◆ **Task instructions**
Could you give back every entry below exactly, with the pictures dropped?

◆ **Material for the task**
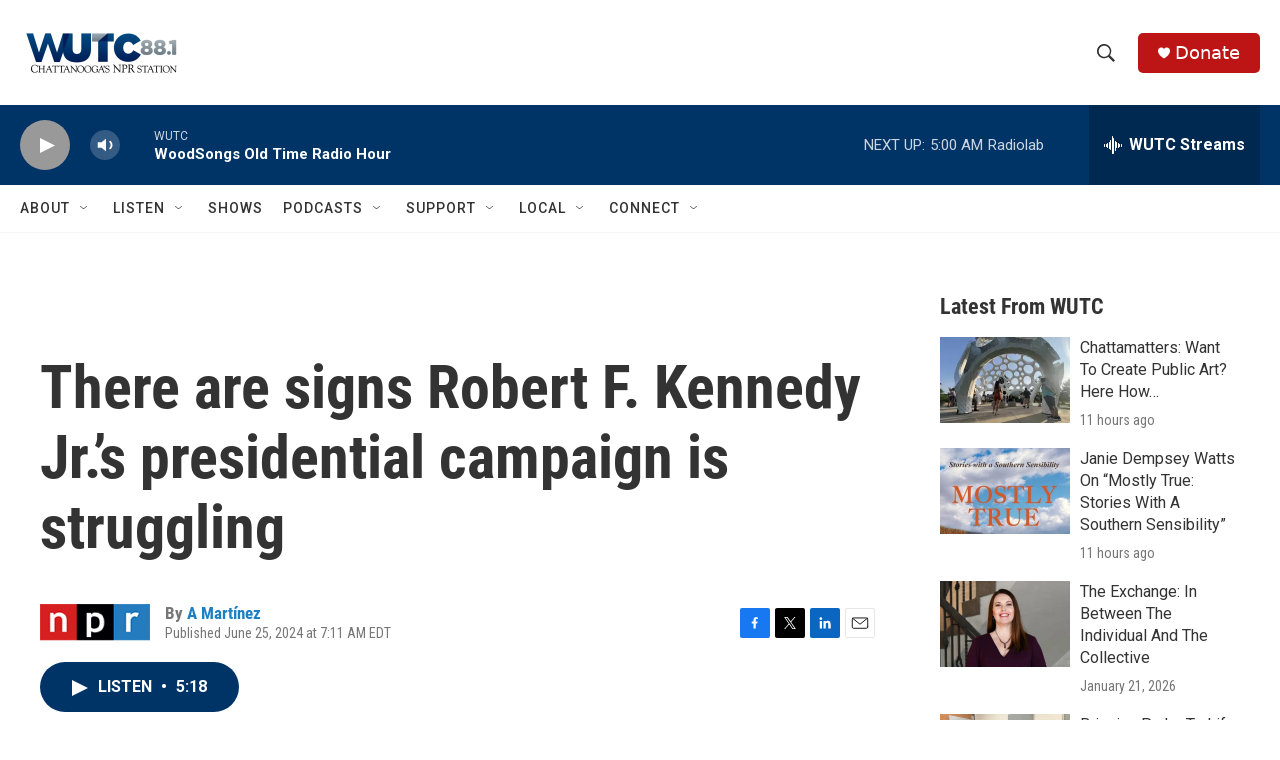

--- FILE ---
content_type: text/html; charset=utf-8
request_url: https://www.google.com/recaptcha/api2/aframe
body_size: 268
content:
<!DOCTYPE HTML><html><head><meta http-equiv="content-type" content="text/html; charset=UTF-8"></head><body><script nonce="7bc845wWXN4BMK6YMHbLFw">/** Anti-fraud and anti-abuse applications only. See google.com/recaptcha */ try{var clients={'sodar':'https://pagead2.googlesyndication.com/pagead/sodar?'};window.addEventListener("message",function(a){try{if(a.source===window.parent){var b=JSON.parse(a.data);var c=clients[b['id']];if(c){var d=document.createElement('img');d.src=c+b['params']+'&rc='+(localStorage.getItem("rc::a")?sessionStorage.getItem("rc::b"):"");window.document.body.appendChild(d);sessionStorage.setItem("rc::e",parseInt(sessionStorage.getItem("rc::e")||0)+1);localStorage.setItem("rc::h",'1769246846994');}}}catch(b){}});window.parent.postMessage("_grecaptcha_ready", "*");}catch(b){}</script></body></html>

◆ **Answer space**
--- FILE ---
content_type: text/html; charset=utf-8
request_url: https://www.google.com/recaptcha/api2/aframe
body_size: 268
content:
<!DOCTYPE HTML><html><head><meta http-equiv="content-type" content="text/html; charset=UTF-8"></head><body><script nonce="7bc845wWXN4BMK6YMHbLFw">/** Anti-fraud and anti-abuse applications only. See google.com/recaptcha */ try{var clients={'sodar':'https://pagead2.googlesyndication.com/pagead/sodar?'};window.addEventListener("message",function(a){try{if(a.source===window.parent){var b=JSON.parse(a.data);var c=clients[b['id']];if(c){var d=document.createElement('img');d.src=c+b['params']+'&rc='+(localStorage.getItem("rc::a")?sessionStorage.getItem("rc::b"):"");window.document.body.appendChild(d);sessionStorage.setItem("rc::e",parseInt(sessionStorage.getItem("rc::e")||0)+1);localStorage.setItem("rc::h",'1769246846994');}}}catch(b){}});window.parent.postMessage("_grecaptcha_ready", "*");}catch(b){}</script></body></html>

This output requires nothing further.